» Work to complete: Your task is to reproduce the listing exactly, without its images.

» Data listing:
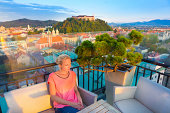 Female tourist enjoying in rooftop bar with panoramic view of Slovenian capital Ljubljana at sunset.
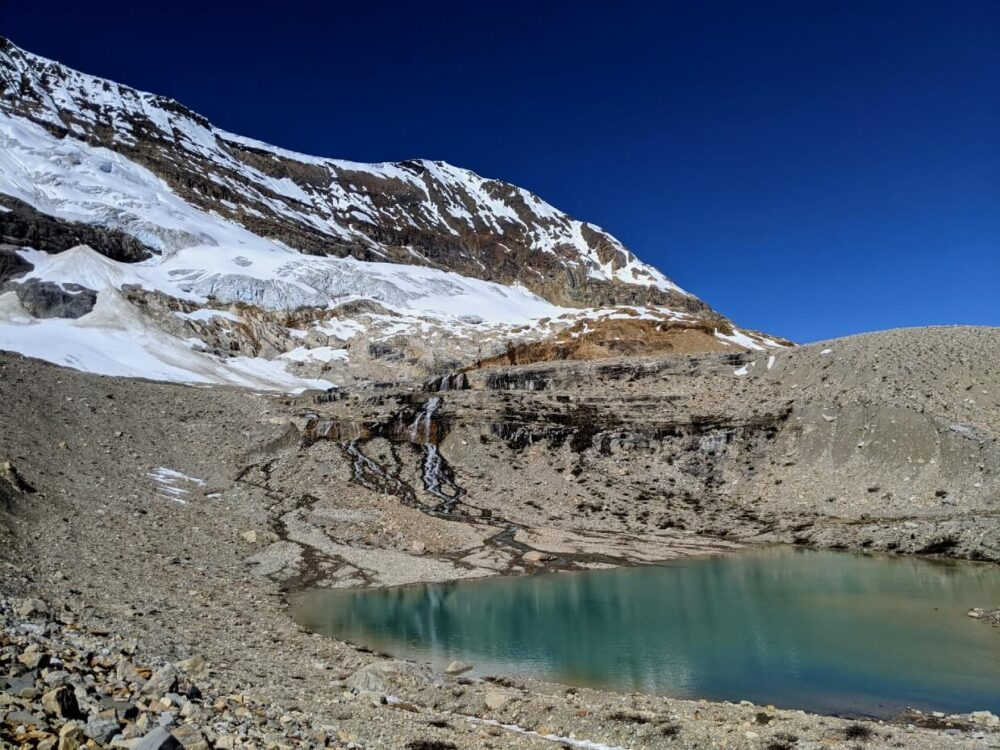 Side view of turquoise alpine tarn with glacier in background. There are a number of waterfalls leading from the glacier to the tarn pool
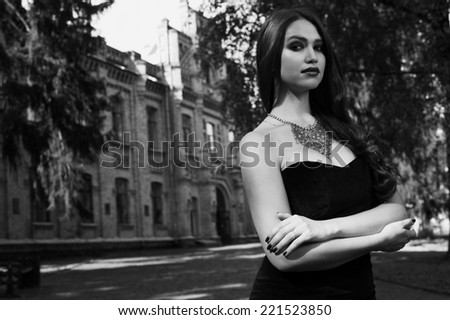 sexy woman in black dress and necklace near old building  black and white photo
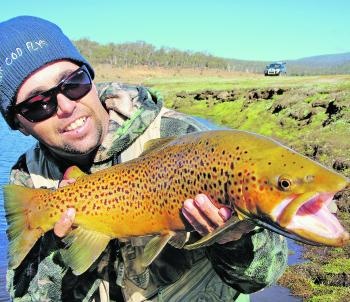 The Eucumbene River will be super popular this month with thousands of trophy-sized brown trout like this on offer. Vehicles in the background of shots like this will be a thing of the past now due to the new car park at Denison restricting anglers from d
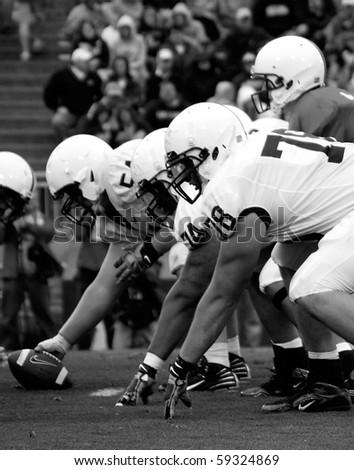 UNIVERSITY PARK, PA - APRIL 24: Penn State linemen get set during a game at Beaver Stadium April 24, 2010 in University Park, PA - stock photo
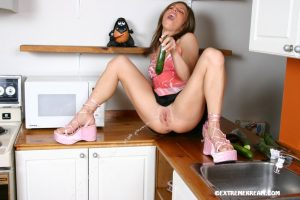 Blond solo girl toys her twat with a cucumber on counter top until she squirts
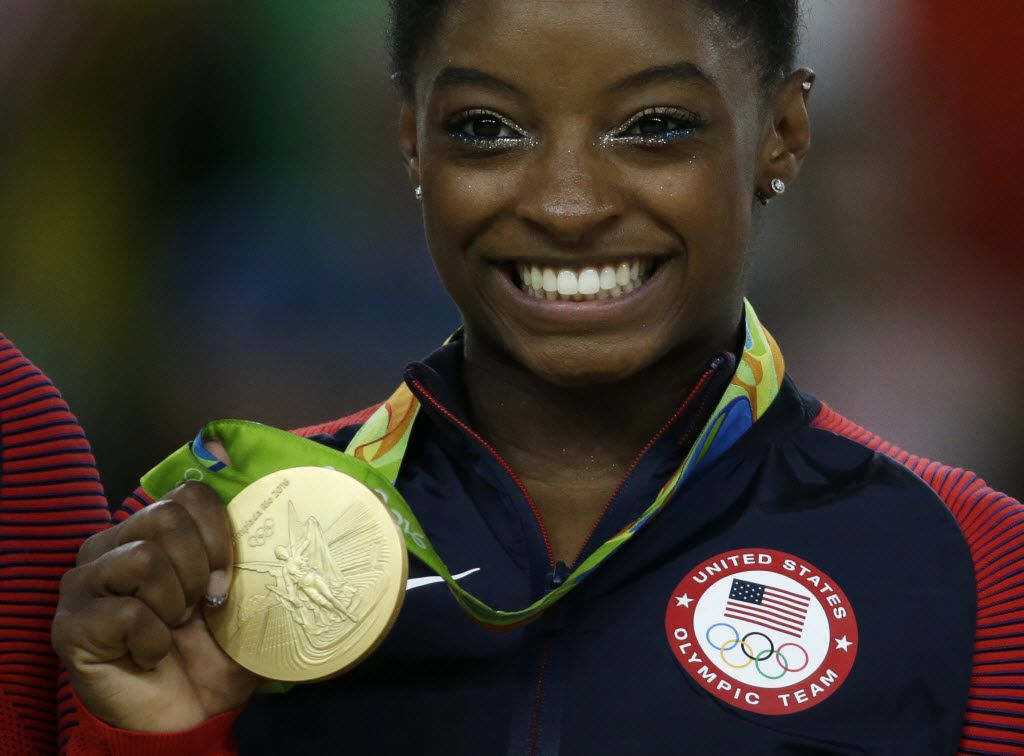 United States' Simone Biles displays her gold medal for floor during the artistic gymnastics women's apparatus final at the 2016 Summer Olympics in Rio de Janeiro, Brazil, Aug. 16, 2016. (AP Photo/Rebecca Blackwell)
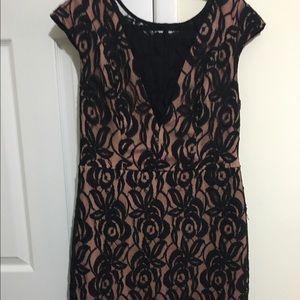 Eva Franco Dresses & Skirts - Black sheer lace dress with sheer V front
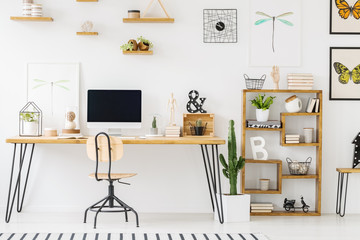 Real photo of a simple home office interior with a desk, computer, chair, cupboard, cactus, posters with dragonflies and butterflies on the wall. Place your product on the empty screen
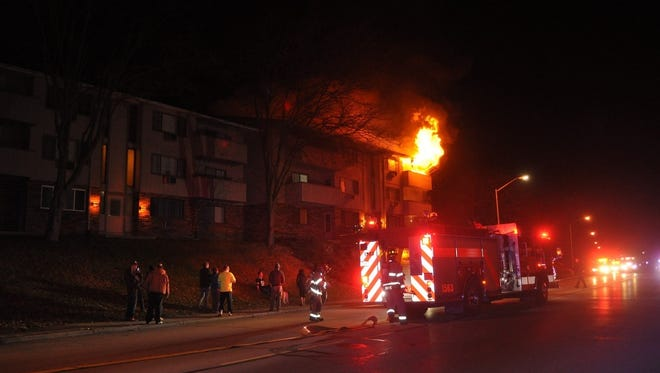 A third floor balcony of an apartment building is on fire, likely through careless use of smoking materials, according to the Waukesha Fire Departrment.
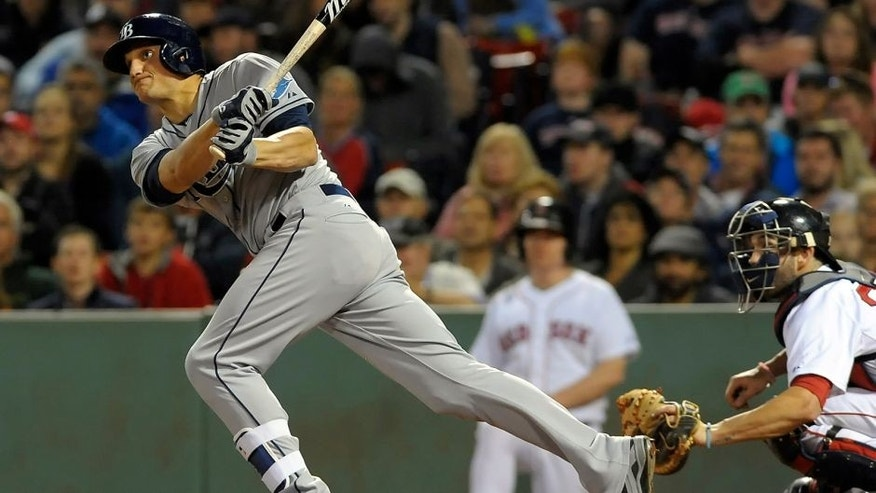 Sep 22, 2015; Boston, MA, USA; Tampa Bay Rays center fielder Mikie Mahtook (27) hits a two run home run during the eighth inning against the Boston Red Sox at Fenway Park. Mandatory Credit: Bob DeChiara-USA TODAY Sports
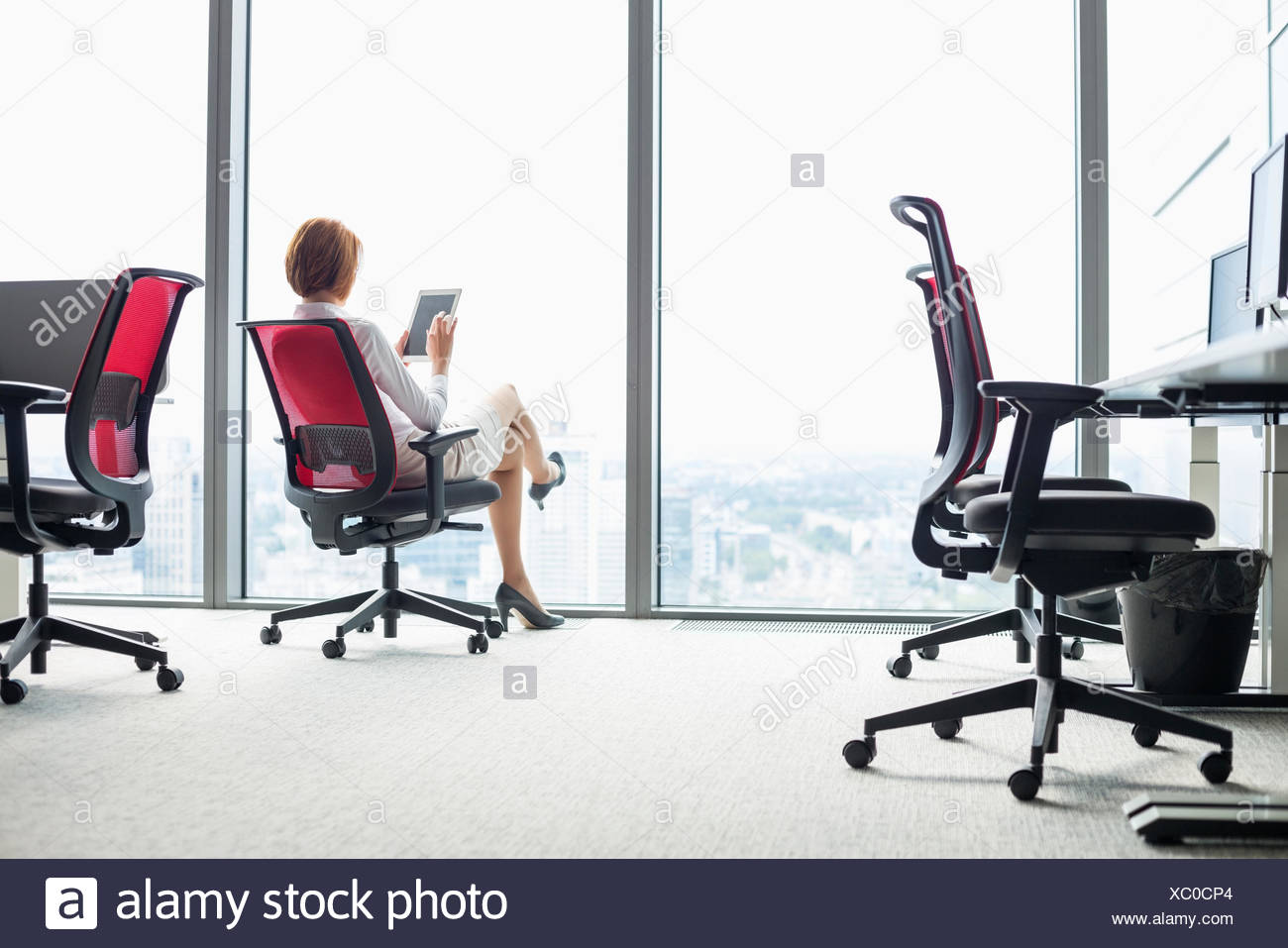 Full length of young businesswoman using tablet PC on chair in office - Stock Image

» Task output:
 Female tourist enjoying in rooftop bar with panoramic view of Slovenian capital Ljubljana at sunset.
 Side view of turquoise alpine tarn with glacier in background. There are a number of waterfalls leading from the glacier to the tarn pool
 sexy woman in black dress and necklace near old building  black and white photo
 The Eucumbene River will be super popular this month with thousands of trophy-sized brown trout like this on offer. Vehicles in the background of shots like this will be a thing of the past now due to the new car park at Denison restricting anglers from d
 UNIVERSITY PARK, PA - APRIL 24: Penn State linemen get set during a game at Beaver Stadium April 24, 2010 in University Park, PA - stock photo
 Blond solo girl toys her twat with a cucumber on counter top until she squirts
 United States' Simone Biles displays her gold medal for floor during the artistic gymnastics women's apparatus final at the 2016 Summer Olympics in Rio de Janeiro, Brazil, Aug. 16, 2016. (AP Photo/Rebecca Blackwell)
 Eva Franco Dresses & Skirts - Black sheer lace dress with sheer V front
 Real photo of a simple home office interior with a desk, computer, chair, cupboard, cactus, posters with dragonflies and butterflies on the wall. Place your product on the empty screen
 A third floor balcony of an apartment building is on fire, likely through careless use of smoking materials, according to the Waukesha Fire Departrment.
 Sep 22, 2015; Boston, MA, USA; Tampa Bay Rays center fielder Mikie Mahtook (27) hits a two run home run during the eighth inning against the Boston Red Sox at Fenway Park. Mandatory Credit: Bob DeChiara-USA TODAY Sports
 Full length of young businesswoman using tablet PC on chair in office - Stock Image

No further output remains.